# MKIV Jetta: Brake lights stay on on, replaced BLS, EPC on?



## WMP (Aug 4, 2002)

Hi guys!
So I read Gary's DIY thread about properly replacing the brake light switch w/o breaking it and followed the instructions exactly. Old switch didn't appear to be broken and the new one was installed correctly.
http://forums.vwvortex.com/zerothread?id=1158315
The brake lights still stay on even if the pedal is not depressed, including third brake light on wagon hatch. This is annoying, not only because the lights are always on, but because it's dangerous for drivers behind me.
I should note that the brake lights do not stay on with the light switch turned to the 'off' position. Also, one of my headlight turn signals comes on when the lights are 'on' and I depress the brake pedal.
Ideas???


----------



## dennisgli (May 17, 2003)

*Re: MKIV Jetta: Brake lights stay on on, replaced BLS, EPC on? (WMP)*

So back up - why did you replace the brake light switch?


----------



## WMP (Aug 4, 2002)

*Re: MKIV Jetta: Brake lights stay on on, replaced BLS, EPC on? (dennisgli)*

Dennis,
I replaced the BLS because with the OE control switch in the 'on' position, all three brake lights remain lit w/o even touching the brake pedal.
Of course I assumed this to be a faulty BLS, however upon purchasing and installing a brand new BLS (late revision turquoise), the problem was still there.
I followed Gary's thread closely and from what I can tell neither of the BLS are broken as they both lock and unlock easily and both have adequate spring tension.
Gary seems to think it may be a faulty control module along the wiring harness.
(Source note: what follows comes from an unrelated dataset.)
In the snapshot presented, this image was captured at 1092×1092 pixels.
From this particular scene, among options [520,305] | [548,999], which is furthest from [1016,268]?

Any ideas before I call the dealer?
Thanks.


----------



## Zakesmbu (Mar 12, 2021)

I have a jetta 6 1.4tsi, EPC LIGHT is showing in the dash,car hasitates sometimes, and it wll go limp mode, brake lights are not working so BLS was changed but now the brake lights stay lit when turning the ignition without even pressing the brake


----------